Reproduce exactly, and only, the lines running from the start of the entries below to the line containing "category: harrier".

====== Input

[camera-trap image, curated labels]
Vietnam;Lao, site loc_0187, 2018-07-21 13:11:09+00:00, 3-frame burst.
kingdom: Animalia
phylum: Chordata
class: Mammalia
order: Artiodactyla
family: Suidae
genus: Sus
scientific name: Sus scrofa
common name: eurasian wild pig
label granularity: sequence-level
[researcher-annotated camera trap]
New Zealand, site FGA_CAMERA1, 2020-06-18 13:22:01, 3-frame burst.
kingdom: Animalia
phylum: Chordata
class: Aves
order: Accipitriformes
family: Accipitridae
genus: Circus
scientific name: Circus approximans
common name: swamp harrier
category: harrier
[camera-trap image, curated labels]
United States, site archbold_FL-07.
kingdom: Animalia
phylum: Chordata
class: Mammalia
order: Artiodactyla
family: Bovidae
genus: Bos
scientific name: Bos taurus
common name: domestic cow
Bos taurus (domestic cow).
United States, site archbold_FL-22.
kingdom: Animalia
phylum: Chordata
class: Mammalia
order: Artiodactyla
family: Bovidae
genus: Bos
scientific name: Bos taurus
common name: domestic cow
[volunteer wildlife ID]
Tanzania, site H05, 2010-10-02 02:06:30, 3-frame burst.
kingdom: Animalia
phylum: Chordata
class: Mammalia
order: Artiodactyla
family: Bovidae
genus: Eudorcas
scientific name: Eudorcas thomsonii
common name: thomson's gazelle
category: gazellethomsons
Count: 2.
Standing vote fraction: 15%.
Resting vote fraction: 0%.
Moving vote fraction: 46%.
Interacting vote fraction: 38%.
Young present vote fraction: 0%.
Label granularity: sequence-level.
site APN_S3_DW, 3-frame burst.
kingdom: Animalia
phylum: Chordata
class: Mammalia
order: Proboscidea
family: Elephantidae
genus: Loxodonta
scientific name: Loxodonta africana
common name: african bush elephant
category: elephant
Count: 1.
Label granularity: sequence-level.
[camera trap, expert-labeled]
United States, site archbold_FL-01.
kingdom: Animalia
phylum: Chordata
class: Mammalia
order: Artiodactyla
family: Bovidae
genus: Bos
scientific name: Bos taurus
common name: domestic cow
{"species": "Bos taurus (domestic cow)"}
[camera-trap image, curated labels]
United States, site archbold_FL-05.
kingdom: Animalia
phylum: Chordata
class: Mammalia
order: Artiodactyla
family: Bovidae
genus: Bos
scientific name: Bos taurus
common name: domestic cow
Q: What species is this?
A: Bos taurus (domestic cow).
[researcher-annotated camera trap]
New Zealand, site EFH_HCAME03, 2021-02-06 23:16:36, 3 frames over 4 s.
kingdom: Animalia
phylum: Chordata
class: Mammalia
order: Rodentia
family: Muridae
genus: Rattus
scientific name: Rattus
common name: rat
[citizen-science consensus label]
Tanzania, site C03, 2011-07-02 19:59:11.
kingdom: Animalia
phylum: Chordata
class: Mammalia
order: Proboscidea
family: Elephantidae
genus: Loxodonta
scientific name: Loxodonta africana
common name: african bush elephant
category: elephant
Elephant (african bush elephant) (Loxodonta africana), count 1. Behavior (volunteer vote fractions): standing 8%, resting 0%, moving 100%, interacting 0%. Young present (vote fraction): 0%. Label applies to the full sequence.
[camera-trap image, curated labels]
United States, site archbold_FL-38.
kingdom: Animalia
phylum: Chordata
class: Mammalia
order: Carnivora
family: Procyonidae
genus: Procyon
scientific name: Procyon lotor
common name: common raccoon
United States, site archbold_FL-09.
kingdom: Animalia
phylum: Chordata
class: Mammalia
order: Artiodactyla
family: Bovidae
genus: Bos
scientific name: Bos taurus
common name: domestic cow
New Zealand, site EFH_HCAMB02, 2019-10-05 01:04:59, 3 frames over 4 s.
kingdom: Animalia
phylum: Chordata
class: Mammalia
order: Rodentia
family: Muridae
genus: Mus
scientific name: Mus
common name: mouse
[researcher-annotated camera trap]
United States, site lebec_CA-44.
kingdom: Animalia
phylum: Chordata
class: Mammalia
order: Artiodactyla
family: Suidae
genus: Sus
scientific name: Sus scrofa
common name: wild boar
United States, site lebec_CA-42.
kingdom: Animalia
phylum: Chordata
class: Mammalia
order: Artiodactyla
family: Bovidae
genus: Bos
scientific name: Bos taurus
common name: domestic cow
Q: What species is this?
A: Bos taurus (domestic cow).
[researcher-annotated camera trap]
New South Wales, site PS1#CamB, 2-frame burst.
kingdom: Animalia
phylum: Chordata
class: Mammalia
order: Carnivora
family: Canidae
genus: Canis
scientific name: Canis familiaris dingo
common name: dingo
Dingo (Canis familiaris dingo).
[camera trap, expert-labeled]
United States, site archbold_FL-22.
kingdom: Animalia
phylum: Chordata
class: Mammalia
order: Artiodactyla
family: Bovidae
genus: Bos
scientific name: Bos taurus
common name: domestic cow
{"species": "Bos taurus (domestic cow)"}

============

▶ The completed task
[camera-trap image, curated labels]
Vietnam;Lao, site loc_0187, 2018-07-21 13:11:09+00:00, 3-frame burst.
kingdom: Animalia
phylum: Chordata
class: Mammalia
order: Artiodactyla
family: Suidae
genus: Sus
scientific name: Sus scrofa
common name: eurasian wild pig
label granularity: sequence-level
[researcher-annotated camera trap]
New Zealand, site FGA_CAMERA1, 2020-06-18 13:22:01, 3-frame burst.
kingdom: Animalia
phylum: Chordata
class: Aves
order: Accipitriformes
family: Accipitridae
genus: Circus
scientific name: Circus approximans
common name: swamp harrier
category: harrier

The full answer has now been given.